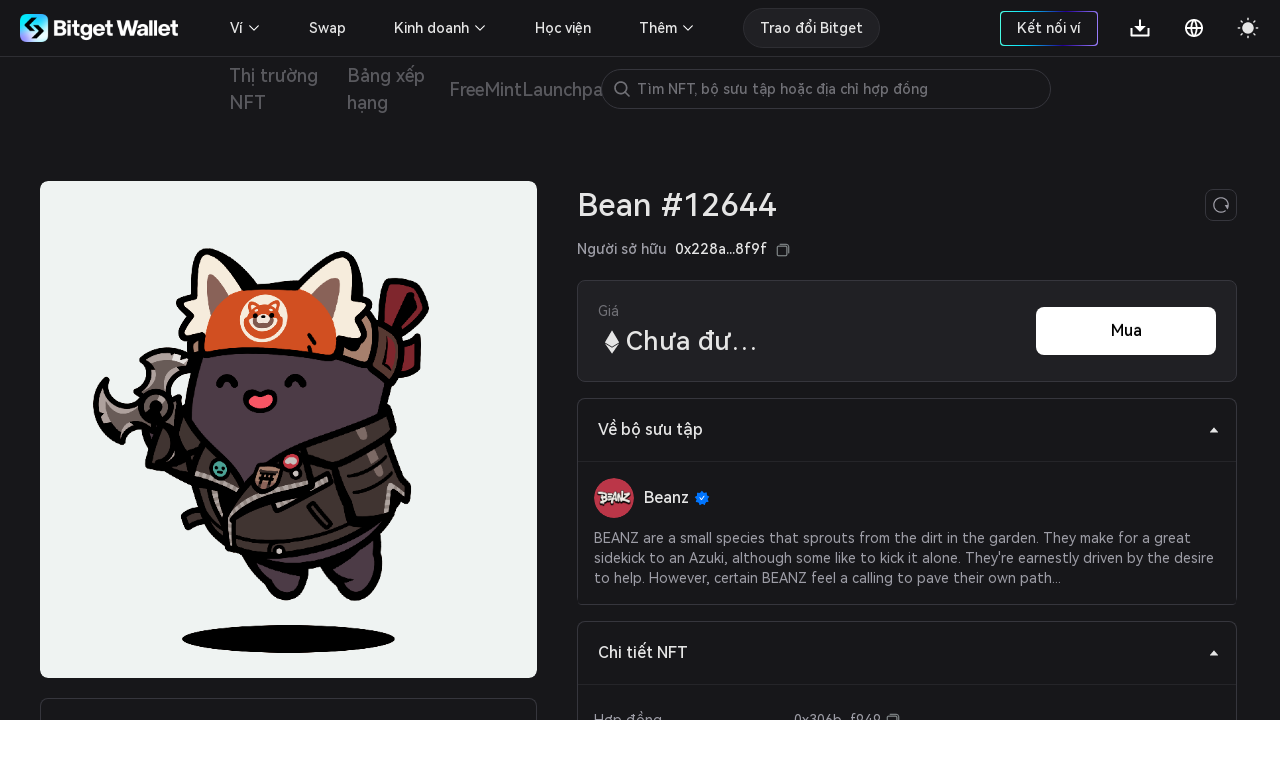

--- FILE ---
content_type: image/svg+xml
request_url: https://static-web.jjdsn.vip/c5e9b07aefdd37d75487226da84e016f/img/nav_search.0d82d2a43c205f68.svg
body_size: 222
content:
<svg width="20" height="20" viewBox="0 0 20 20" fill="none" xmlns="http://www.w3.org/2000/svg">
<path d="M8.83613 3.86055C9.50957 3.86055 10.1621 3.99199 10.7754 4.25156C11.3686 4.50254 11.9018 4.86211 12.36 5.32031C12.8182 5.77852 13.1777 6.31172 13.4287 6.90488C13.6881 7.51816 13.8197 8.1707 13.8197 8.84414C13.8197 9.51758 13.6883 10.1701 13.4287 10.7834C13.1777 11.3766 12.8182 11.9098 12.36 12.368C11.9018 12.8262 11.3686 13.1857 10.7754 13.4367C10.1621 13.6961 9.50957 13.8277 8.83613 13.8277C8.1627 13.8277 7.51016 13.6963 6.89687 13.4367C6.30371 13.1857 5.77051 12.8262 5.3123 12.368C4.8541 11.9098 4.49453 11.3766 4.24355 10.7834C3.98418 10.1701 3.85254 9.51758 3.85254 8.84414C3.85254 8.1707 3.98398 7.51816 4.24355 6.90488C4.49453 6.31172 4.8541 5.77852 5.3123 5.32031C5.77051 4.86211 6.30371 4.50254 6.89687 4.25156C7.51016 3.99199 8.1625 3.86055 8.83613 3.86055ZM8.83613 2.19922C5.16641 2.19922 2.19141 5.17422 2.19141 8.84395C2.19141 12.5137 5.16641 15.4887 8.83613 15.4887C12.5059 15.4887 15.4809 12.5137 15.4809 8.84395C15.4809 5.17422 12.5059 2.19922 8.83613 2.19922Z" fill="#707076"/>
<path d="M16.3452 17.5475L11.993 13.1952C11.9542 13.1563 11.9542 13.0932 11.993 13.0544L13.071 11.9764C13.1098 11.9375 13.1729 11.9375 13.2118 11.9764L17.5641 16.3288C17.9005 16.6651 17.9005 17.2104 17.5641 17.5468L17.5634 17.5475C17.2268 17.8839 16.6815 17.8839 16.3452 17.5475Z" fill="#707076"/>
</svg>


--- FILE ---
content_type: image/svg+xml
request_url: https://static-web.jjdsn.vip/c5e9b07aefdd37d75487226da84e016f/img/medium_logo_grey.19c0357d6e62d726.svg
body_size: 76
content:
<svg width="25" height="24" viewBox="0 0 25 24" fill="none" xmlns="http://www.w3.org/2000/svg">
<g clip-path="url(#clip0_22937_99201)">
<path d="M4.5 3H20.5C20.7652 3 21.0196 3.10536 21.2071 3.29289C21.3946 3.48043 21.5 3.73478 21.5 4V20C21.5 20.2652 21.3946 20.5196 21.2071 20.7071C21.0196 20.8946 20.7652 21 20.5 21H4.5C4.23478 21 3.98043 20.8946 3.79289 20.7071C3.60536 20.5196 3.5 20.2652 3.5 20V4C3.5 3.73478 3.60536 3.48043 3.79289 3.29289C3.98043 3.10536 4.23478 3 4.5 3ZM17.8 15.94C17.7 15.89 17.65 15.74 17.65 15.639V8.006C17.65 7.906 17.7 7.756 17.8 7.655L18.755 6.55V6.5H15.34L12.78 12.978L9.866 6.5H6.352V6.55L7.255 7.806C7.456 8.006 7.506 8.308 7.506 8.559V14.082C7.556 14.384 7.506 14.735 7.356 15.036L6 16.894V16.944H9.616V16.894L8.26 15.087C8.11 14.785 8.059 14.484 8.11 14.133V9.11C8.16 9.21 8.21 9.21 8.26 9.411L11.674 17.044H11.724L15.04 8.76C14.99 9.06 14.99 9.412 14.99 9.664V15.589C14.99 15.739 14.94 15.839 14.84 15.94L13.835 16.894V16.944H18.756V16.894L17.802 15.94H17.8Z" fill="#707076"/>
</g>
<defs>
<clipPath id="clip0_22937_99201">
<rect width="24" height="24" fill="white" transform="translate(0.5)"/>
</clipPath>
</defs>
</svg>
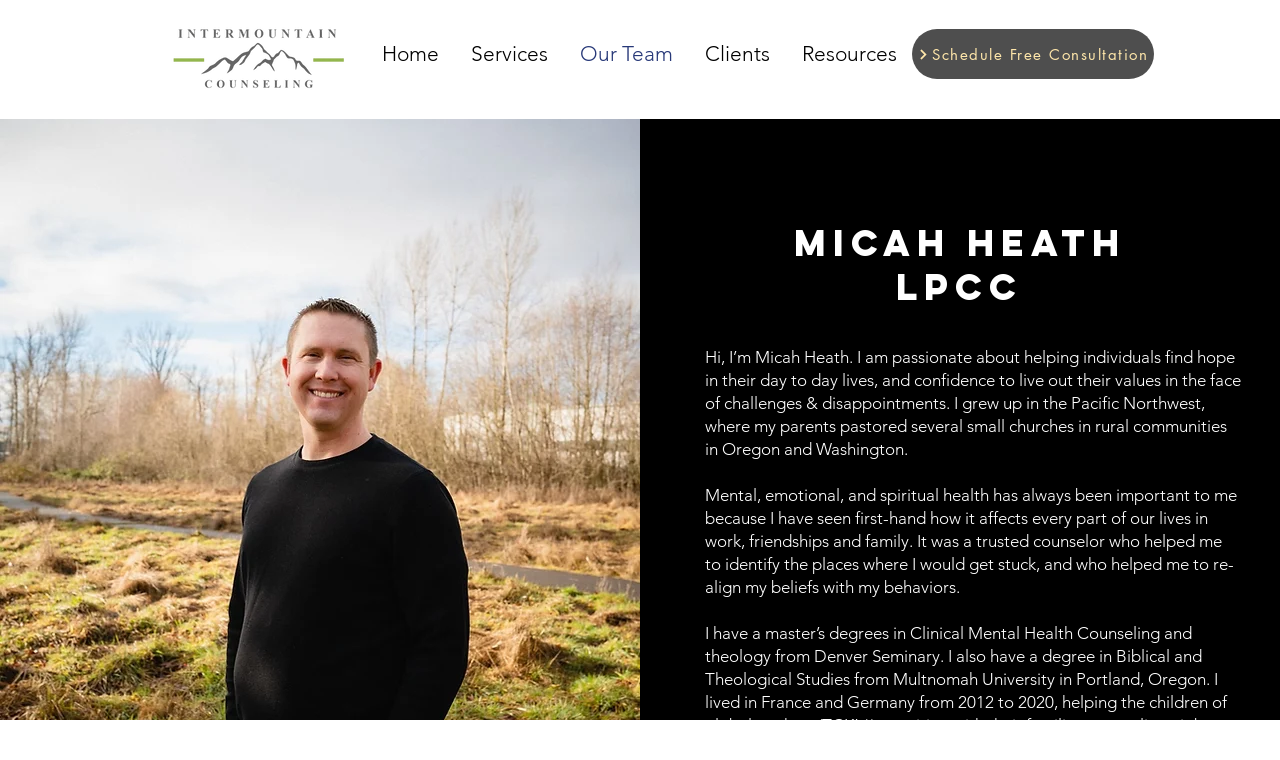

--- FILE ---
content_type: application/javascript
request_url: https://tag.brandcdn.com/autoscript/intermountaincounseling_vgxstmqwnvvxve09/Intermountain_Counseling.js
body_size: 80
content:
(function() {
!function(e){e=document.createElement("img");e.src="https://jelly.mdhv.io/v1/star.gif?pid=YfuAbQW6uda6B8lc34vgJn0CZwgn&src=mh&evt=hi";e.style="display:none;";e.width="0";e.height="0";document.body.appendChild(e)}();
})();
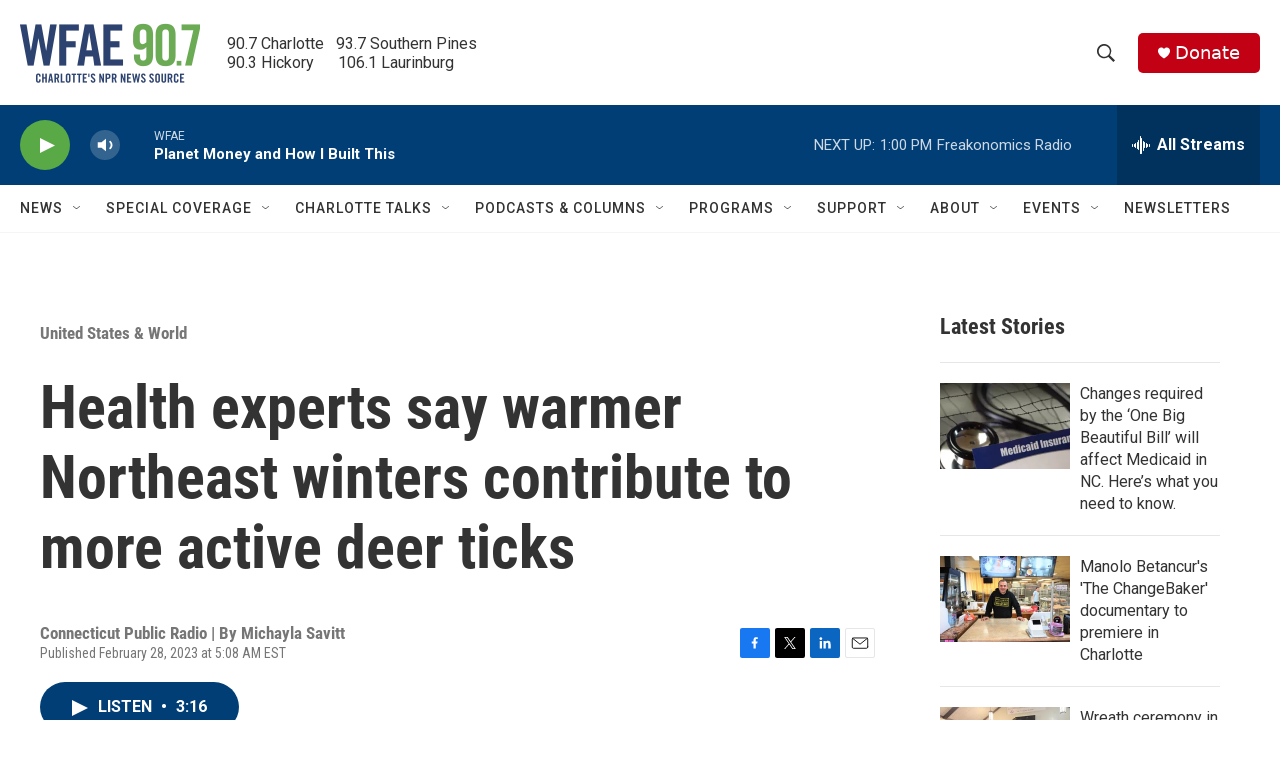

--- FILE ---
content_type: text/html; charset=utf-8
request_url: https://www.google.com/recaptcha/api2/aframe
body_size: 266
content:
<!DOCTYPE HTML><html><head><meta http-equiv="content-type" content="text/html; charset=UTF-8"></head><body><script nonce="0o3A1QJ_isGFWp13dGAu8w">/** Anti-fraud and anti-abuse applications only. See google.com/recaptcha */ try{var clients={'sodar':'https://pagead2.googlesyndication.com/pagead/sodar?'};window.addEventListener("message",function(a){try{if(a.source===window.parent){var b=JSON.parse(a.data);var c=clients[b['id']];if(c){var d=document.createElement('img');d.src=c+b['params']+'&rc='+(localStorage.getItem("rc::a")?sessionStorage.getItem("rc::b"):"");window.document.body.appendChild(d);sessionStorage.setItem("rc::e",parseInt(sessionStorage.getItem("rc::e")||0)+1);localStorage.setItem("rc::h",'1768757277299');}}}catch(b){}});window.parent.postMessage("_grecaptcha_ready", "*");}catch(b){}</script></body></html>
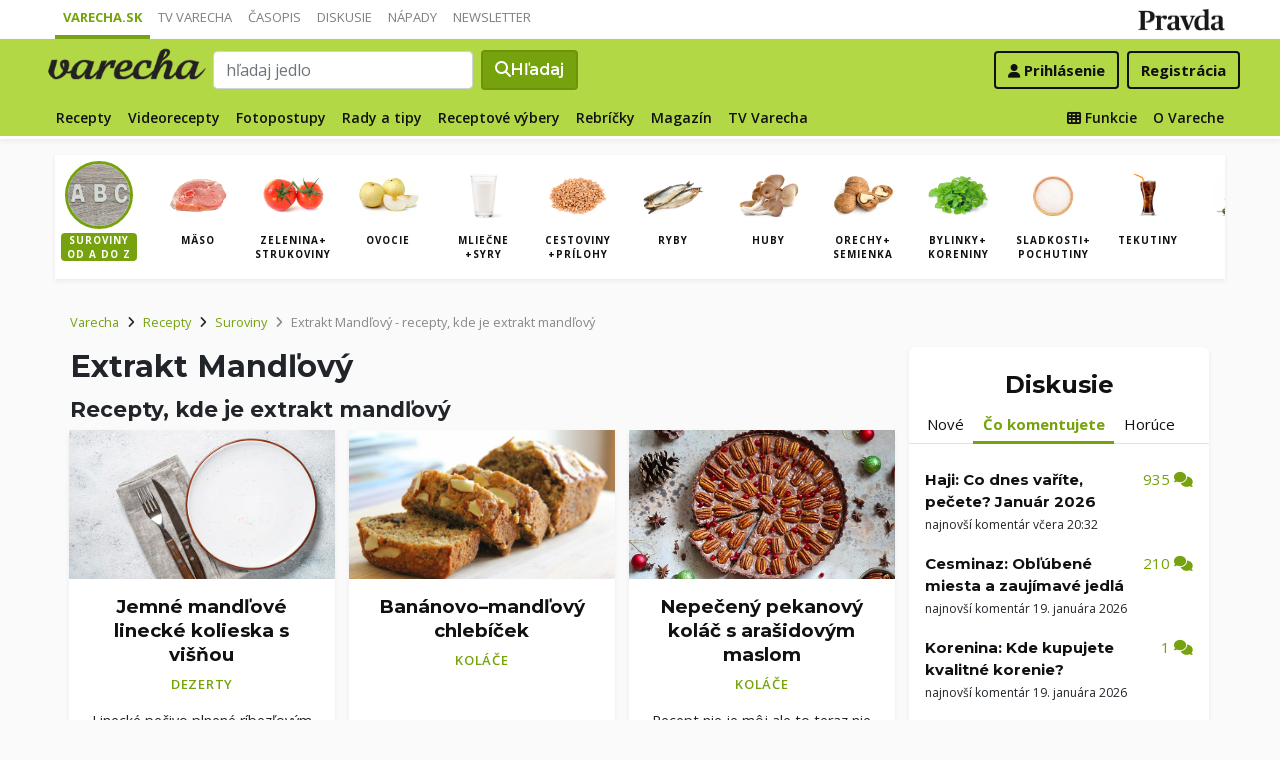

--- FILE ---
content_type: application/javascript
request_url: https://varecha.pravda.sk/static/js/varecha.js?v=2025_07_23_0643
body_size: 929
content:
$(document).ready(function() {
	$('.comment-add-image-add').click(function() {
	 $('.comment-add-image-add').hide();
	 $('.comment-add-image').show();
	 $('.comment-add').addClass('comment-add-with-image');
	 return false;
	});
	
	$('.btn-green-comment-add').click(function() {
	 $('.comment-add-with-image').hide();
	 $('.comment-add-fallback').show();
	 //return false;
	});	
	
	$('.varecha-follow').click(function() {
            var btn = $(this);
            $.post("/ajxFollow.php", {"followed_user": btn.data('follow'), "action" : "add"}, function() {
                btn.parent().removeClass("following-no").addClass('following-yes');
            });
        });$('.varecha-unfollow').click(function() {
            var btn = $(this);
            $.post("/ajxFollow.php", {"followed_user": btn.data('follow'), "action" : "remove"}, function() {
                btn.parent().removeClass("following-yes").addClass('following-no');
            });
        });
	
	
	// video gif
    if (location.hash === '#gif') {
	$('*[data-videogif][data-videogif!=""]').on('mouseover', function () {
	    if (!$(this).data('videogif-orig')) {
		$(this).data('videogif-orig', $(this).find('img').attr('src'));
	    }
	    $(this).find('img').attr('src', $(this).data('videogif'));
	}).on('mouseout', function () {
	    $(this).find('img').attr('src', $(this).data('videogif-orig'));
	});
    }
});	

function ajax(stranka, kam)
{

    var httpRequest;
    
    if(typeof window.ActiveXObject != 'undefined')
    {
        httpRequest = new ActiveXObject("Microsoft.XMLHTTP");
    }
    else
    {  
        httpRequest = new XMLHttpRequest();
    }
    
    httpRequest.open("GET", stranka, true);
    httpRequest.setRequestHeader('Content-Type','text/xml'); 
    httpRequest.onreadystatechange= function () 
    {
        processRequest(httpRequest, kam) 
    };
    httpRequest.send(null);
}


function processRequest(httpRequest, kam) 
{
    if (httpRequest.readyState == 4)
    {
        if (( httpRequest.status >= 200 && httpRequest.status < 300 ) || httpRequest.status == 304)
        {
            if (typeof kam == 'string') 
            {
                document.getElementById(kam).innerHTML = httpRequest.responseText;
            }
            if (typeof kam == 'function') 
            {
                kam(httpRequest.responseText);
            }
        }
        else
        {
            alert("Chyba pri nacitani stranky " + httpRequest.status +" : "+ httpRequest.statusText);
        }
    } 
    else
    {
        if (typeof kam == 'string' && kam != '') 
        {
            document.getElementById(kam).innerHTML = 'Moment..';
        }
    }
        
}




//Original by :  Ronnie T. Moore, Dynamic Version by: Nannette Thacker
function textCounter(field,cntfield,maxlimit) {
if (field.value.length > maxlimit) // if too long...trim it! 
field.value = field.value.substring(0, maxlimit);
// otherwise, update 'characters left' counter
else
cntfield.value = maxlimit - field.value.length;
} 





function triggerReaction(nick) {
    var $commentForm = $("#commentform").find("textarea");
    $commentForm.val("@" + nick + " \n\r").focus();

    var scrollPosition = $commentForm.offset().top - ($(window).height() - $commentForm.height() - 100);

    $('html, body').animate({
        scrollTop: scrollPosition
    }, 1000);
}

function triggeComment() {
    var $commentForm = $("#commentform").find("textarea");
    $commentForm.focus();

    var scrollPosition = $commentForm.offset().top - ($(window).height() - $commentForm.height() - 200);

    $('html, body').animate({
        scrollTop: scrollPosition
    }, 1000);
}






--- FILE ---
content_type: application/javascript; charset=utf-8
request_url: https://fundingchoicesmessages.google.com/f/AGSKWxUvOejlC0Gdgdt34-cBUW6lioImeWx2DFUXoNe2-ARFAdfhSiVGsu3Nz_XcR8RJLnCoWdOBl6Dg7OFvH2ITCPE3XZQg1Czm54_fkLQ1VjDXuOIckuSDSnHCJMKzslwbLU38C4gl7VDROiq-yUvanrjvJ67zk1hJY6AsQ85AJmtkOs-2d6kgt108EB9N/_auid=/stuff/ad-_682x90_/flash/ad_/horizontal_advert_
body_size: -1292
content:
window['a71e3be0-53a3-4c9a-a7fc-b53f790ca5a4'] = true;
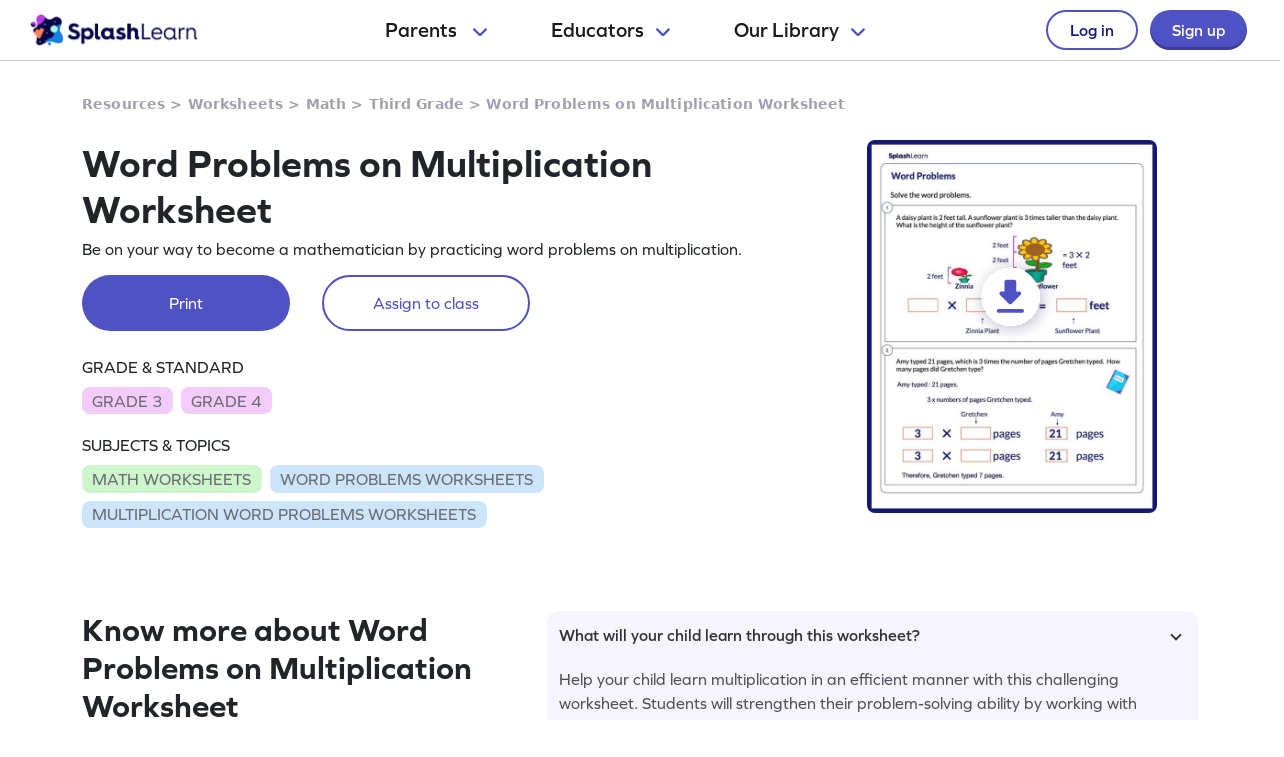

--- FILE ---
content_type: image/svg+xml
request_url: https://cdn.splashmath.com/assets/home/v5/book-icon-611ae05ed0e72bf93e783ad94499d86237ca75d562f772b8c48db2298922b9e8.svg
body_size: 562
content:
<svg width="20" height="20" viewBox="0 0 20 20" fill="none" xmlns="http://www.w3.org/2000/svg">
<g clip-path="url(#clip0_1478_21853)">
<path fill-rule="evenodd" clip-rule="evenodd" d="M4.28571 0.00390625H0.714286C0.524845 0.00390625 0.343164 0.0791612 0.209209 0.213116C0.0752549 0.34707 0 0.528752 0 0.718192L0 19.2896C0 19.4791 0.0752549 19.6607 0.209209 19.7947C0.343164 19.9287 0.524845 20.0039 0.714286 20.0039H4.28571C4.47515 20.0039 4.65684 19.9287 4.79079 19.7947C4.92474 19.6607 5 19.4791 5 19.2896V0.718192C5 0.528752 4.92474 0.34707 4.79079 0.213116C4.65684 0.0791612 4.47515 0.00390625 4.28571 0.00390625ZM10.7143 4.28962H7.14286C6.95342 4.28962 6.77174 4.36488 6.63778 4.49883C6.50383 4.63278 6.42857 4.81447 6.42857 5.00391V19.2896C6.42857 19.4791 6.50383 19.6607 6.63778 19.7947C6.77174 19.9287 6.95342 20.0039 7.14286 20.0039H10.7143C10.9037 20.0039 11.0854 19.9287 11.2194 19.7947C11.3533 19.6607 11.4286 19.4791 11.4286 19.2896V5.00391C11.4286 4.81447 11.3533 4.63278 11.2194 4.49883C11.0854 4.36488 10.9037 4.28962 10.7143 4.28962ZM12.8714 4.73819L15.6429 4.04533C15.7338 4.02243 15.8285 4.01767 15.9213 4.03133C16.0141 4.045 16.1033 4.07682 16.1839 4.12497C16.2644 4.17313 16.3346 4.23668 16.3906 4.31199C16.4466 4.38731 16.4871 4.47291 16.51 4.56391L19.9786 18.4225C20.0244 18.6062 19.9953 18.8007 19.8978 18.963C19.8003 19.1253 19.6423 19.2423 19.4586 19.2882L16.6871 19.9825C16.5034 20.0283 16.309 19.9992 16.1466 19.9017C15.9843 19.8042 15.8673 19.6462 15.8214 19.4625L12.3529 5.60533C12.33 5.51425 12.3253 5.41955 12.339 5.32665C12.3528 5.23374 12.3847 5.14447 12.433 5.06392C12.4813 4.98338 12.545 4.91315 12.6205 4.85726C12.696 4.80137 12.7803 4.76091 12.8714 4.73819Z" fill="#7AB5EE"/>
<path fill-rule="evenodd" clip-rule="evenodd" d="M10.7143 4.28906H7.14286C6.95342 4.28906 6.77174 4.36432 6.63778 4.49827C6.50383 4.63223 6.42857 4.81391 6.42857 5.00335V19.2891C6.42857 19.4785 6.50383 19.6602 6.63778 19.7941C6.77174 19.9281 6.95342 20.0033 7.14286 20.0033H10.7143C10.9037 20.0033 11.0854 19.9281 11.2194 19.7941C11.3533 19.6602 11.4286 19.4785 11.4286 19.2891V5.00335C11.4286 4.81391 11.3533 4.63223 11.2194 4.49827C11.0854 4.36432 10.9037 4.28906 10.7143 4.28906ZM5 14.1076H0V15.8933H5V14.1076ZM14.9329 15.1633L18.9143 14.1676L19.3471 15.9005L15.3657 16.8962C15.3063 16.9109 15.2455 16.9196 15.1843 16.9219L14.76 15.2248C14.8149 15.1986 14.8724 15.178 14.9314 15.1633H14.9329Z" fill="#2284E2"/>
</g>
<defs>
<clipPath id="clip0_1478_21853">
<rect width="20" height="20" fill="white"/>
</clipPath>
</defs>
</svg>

____

**What you will do**
Single out each line of the records above with the string "charset" in it, and copy it.

**Solution**
content_type: text/html; charset=utf-8
<!DOCTYPE HTML><html><head><meta http-equiv="content-type" content="text/html; charset=UTF-8"></head><body><script nonce="0o3A1QJ_isGFWp13dGAu8w">/** Anti-fraud and anti-abuse applications only. See google.com/recaptcha */ try{var clients={'sodar':'https://pagead2.googlesyndication.com/pagead/sodar?'};window.addEventListener("message",function(a){try{if(a.source===window.parent){var b=JSON.parse(a.data);var c=clients[b['id']];if(c){var d=document.createElement('img');d.src=c+b['params']+'&rc='+(localStorage.getItem("rc::a")?sessionStorage.getItem("rc::b"):"");window.document.body.appendChild(d);sessionStorage.setItem("rc::e",parseInt(sessionStorage.getItem("rc::e")||0)+1);localStorage.setItem("rc::h",'1768757277299');}}}catch(b){}});window.parent.postMessage("_grecaptcha_ready", "*");}catch(b){}</script></body></html>
content_type: application/javascript; charset=utf-8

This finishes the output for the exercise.